### Task statement
Say how many lines of the listing below include the word "vote", with no other output.

+-------+

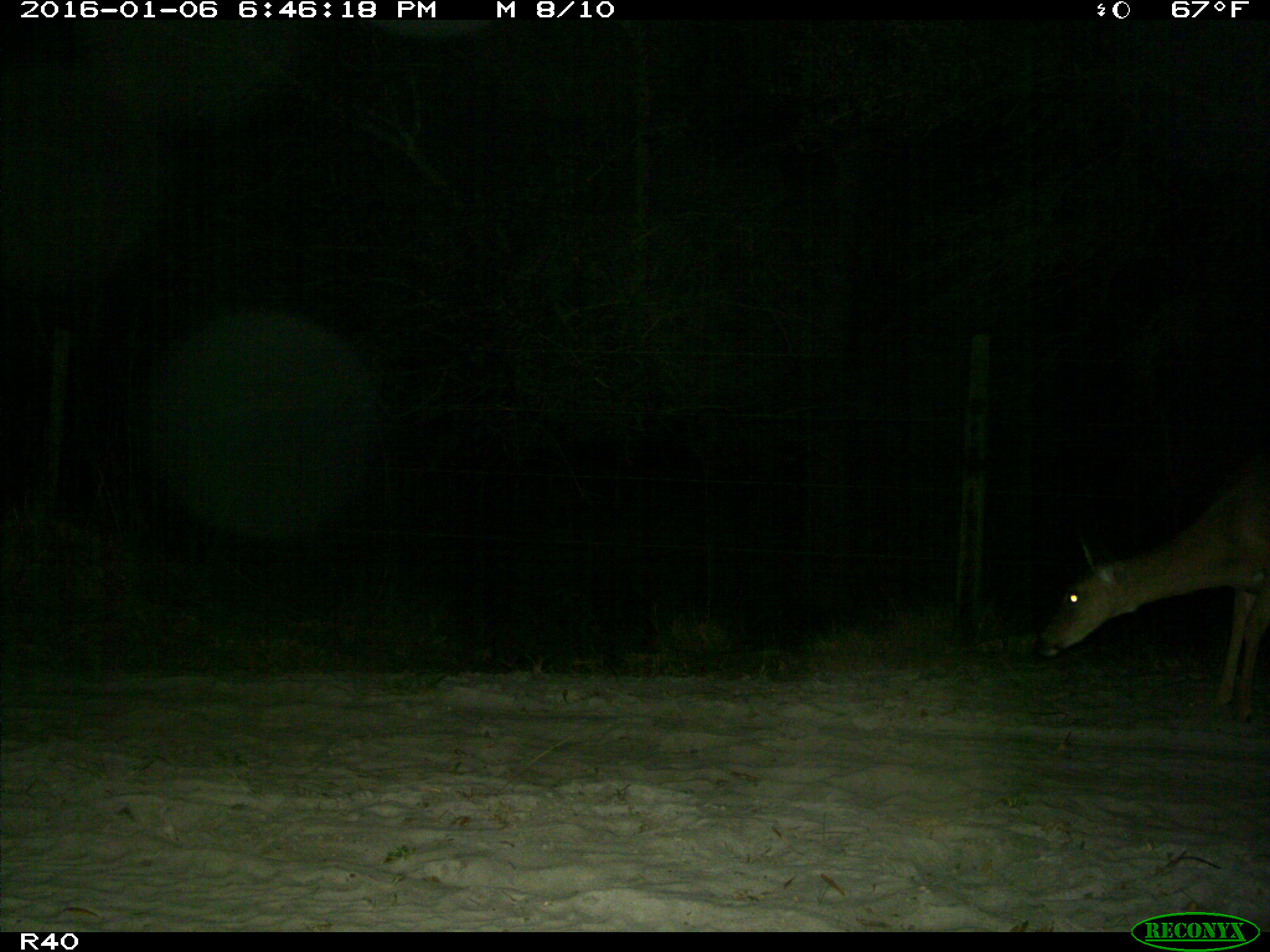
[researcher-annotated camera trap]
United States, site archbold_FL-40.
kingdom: Animalia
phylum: Chordata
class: Mammalia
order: Artiodactyla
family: Cervidae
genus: Odocoileus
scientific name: Odocoileus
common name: deer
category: unidentified deer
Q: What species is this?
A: Unidentified deer (deer) (Odocoileus).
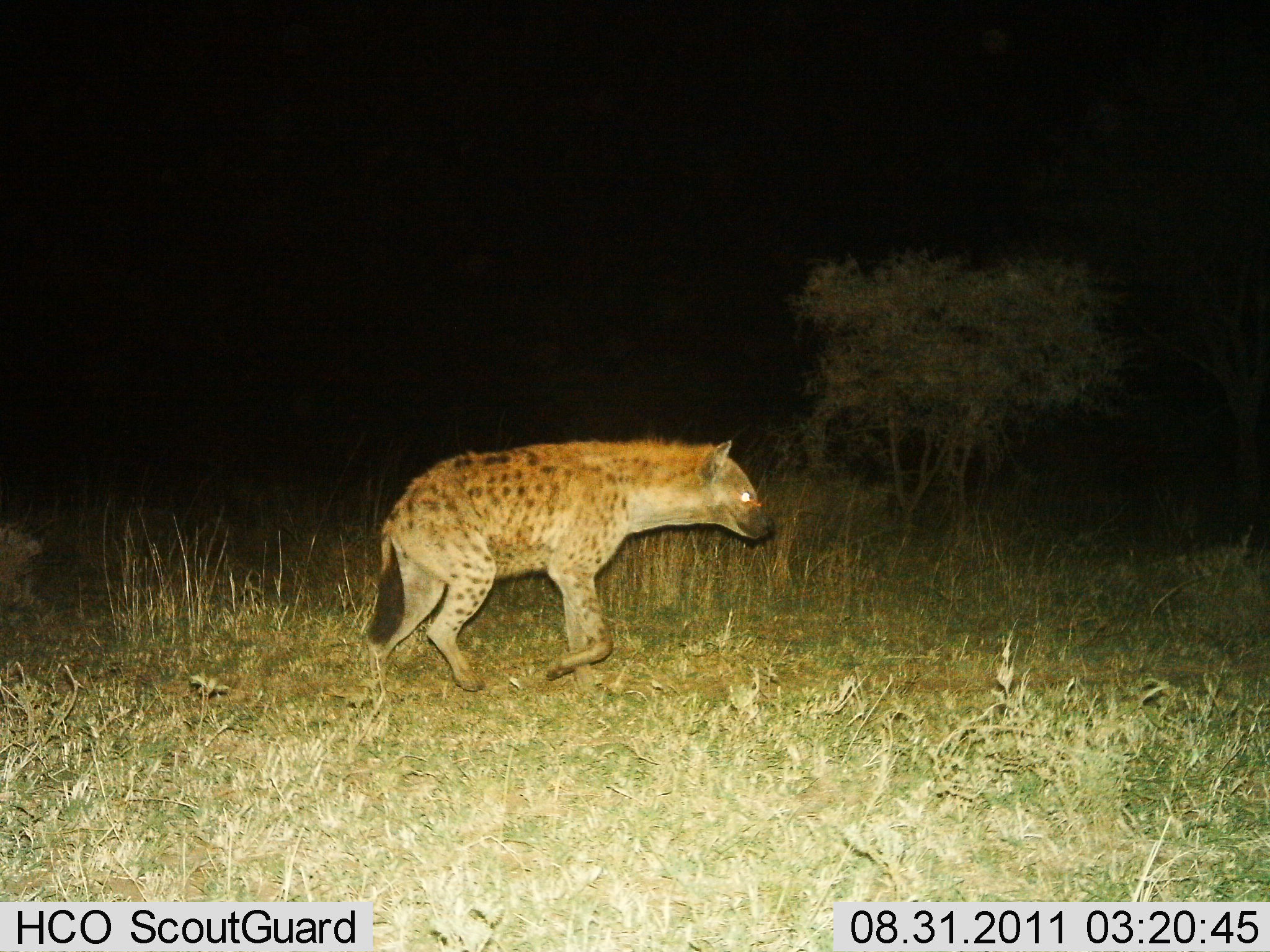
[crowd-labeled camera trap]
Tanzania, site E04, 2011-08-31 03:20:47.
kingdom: Animalia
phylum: Chordata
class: Mammalia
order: Carnivora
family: Hyaenidae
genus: Crocuta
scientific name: Crocuta crocuta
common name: spotted hyena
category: hyenaspotted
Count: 1.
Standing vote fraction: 0%.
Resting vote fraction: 0%.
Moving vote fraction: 100%.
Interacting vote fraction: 0%.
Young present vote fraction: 0%.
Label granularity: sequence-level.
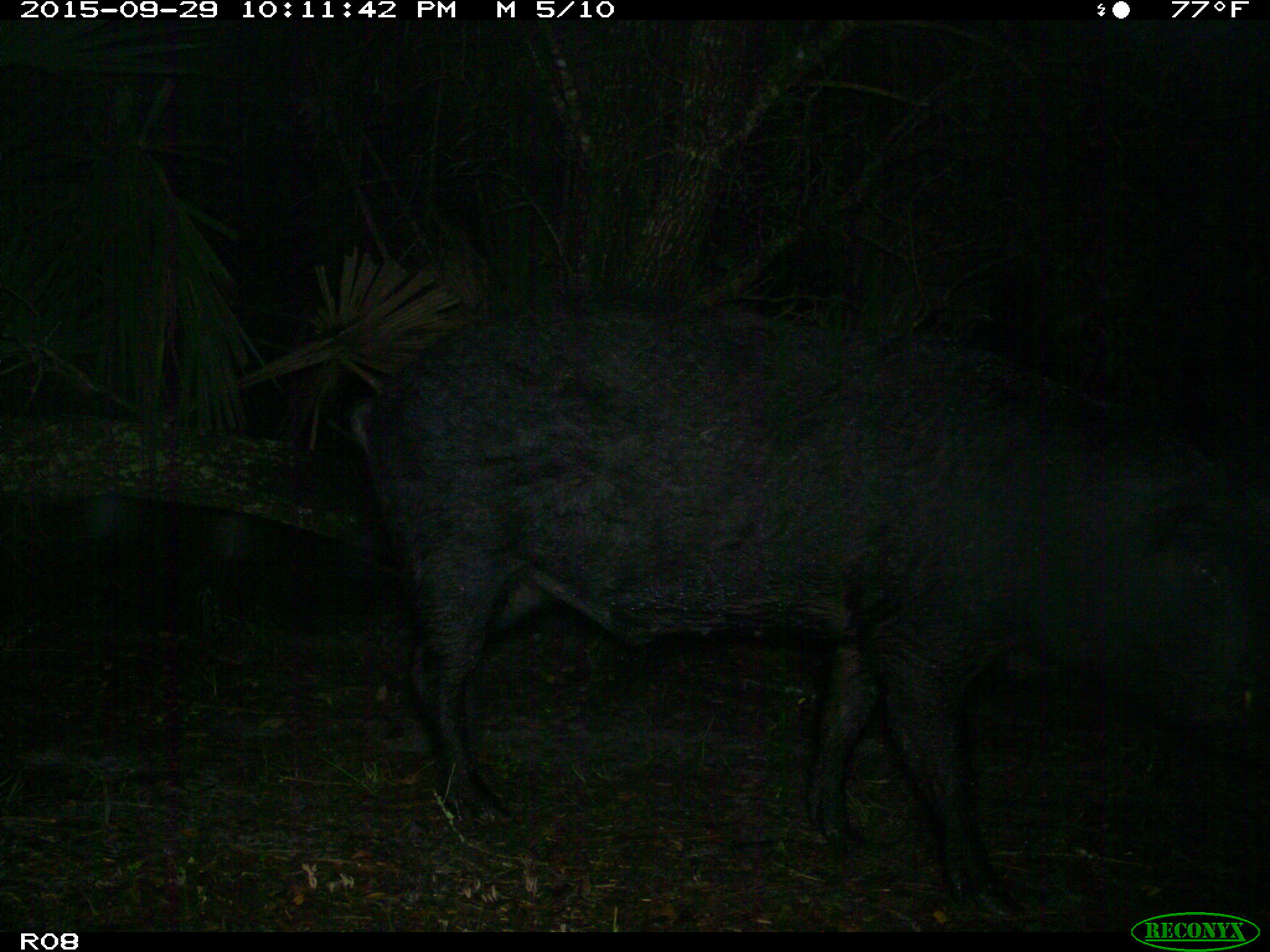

+-------+

### Output of the exercise
5